Astronomers have revealed that the roundest celestial object in the universe is a star. Scientists have located the object at approximately five thousand light-years away from our planet. This star is even much bigger than twice the size of our Sun, being also more round. Experts have proved that planets and stars do not represent perfectly round spheres.
- Scientists have revealed the roundest celestial object in the universe.
- The star has a subtle difference between the two radii, measuring only three kilometers.
All celestial objects which rotate around their axis or around other celestial objects flatten in the middle due to centrifugal forces which act upon them. The speed with which celestial object spin it influences the centrifugal force. The greater is the speed, the greater is the centrifugal force, too. The flattening process is more accentuated if the centrifugal force is massive.
Astronomers need to establish the difference between the equatorial and the polar radii of a celestial object to reveal its flatness. Specialists have calculated the relative flatness of the sun. This star finishes a complete rotation in approximately 27 Earth days, registering a difference between equatorial and polar radii of about ten kilometers. Terra is even flatter than that, recording a difference of about 21 kilometers.

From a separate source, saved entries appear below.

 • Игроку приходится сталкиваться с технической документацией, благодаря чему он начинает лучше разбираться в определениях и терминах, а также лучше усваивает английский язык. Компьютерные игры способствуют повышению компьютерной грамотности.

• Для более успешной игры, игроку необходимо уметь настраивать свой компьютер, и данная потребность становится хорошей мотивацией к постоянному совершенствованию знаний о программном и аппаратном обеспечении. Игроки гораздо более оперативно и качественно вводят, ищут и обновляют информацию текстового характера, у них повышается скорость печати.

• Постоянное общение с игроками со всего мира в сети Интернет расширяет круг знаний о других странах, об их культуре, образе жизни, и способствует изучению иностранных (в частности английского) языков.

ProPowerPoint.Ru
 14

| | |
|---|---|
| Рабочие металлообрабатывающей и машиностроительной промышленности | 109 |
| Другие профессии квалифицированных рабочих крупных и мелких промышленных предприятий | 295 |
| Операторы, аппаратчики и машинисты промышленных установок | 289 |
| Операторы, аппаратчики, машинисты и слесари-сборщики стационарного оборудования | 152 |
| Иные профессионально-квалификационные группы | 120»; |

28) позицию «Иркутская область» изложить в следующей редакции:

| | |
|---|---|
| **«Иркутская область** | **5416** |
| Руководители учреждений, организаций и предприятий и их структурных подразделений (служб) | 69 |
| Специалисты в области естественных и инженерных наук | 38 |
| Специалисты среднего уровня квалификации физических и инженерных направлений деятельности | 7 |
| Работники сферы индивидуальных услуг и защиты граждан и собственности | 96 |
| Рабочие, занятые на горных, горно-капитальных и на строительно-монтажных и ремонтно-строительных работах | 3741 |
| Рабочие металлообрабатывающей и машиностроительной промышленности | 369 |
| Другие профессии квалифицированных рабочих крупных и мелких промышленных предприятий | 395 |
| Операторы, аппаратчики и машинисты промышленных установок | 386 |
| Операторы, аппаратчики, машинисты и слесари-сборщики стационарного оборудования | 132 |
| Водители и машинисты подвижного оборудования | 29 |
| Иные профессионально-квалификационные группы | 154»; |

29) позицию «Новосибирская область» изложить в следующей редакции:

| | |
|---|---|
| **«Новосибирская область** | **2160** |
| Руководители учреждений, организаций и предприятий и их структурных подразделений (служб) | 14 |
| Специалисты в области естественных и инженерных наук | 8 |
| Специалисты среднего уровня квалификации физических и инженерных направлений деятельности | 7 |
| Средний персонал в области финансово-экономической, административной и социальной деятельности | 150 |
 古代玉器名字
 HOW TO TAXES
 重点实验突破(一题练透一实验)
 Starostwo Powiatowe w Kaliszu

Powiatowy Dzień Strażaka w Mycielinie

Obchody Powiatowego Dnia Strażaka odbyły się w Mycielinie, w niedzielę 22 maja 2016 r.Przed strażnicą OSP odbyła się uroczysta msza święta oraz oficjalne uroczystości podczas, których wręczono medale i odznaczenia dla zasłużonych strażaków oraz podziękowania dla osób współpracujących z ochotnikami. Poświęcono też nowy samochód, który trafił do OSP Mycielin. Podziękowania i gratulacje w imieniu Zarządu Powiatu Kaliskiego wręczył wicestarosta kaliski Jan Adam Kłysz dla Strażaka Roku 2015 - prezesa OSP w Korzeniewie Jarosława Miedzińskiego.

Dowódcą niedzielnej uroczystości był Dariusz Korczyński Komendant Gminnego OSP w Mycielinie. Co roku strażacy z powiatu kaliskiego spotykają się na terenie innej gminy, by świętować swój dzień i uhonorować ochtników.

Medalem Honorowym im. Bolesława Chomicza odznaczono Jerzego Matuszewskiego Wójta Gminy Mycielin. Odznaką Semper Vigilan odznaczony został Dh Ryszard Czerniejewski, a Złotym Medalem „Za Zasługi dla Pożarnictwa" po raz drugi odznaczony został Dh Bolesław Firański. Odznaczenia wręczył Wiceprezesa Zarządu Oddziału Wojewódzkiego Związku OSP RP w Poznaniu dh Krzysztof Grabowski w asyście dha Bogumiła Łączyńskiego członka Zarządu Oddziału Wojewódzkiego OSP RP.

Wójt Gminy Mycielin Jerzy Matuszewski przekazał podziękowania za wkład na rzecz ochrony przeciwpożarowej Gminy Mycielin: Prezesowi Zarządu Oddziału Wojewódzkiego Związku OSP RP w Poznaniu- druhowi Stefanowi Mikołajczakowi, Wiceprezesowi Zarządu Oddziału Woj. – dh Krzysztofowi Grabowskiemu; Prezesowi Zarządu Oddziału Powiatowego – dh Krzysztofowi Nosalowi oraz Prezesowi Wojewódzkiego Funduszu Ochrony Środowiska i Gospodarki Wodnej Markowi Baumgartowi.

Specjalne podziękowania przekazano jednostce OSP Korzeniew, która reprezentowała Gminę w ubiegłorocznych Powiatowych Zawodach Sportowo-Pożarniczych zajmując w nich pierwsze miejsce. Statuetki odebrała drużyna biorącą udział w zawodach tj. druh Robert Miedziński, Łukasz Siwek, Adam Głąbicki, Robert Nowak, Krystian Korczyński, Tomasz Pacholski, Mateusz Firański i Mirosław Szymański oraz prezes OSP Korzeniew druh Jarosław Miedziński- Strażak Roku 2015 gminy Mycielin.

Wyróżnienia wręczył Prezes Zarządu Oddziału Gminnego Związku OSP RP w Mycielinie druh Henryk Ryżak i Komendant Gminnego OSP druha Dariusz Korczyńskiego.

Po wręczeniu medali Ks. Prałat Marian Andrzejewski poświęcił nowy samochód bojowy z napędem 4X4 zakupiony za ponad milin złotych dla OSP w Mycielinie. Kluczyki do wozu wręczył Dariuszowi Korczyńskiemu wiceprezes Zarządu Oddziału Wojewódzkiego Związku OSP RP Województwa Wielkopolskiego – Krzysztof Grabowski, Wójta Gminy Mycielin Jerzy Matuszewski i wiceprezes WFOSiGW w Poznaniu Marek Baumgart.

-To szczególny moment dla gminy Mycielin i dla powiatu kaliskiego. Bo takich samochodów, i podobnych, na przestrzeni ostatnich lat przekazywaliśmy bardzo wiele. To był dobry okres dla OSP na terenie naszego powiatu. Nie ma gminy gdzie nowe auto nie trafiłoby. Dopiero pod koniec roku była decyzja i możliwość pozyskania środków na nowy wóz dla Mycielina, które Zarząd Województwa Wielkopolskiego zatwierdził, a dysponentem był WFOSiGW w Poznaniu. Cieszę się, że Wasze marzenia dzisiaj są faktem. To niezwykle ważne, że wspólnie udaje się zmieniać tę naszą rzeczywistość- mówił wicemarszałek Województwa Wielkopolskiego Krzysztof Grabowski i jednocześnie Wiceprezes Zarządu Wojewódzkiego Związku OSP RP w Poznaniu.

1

Scientists have used an innovative technique called asteroseismology which is bound to determine the oscillation of a star. Due to this method, specialists were able to identify that the roundest celestial object called Kepler 11145123 registered a difference of just three kilometers. The difference between its polar and equatorial radii surprised astronomers, being subtle.
Laurent Gizon, a researcher in the study from the Max Planck Institute for Solar System Research, has argued that Kepler 11145123 proved to be the roundest celestial object measured, surpassing the Sun. During a time span which measured four years, specialists have analyzed the rhythmic luminosity of the star. The analysis has uncovered two types of oscillations which had distinct latitudes.
The shifts in the frequency of pulsing luminosity during high-latitude and low-latitude fluctuations have revealed the difference between the radii of the star. The team of researchers has considered that the low-latitude magnetic field plays a significant role in preserving the roundness of the star.
The astonishing breakthrough has also demonstrated that the differences between the radii may be a starting point in the study of examining magnetism on remote stars. The research was recently published in Science Advances magazine.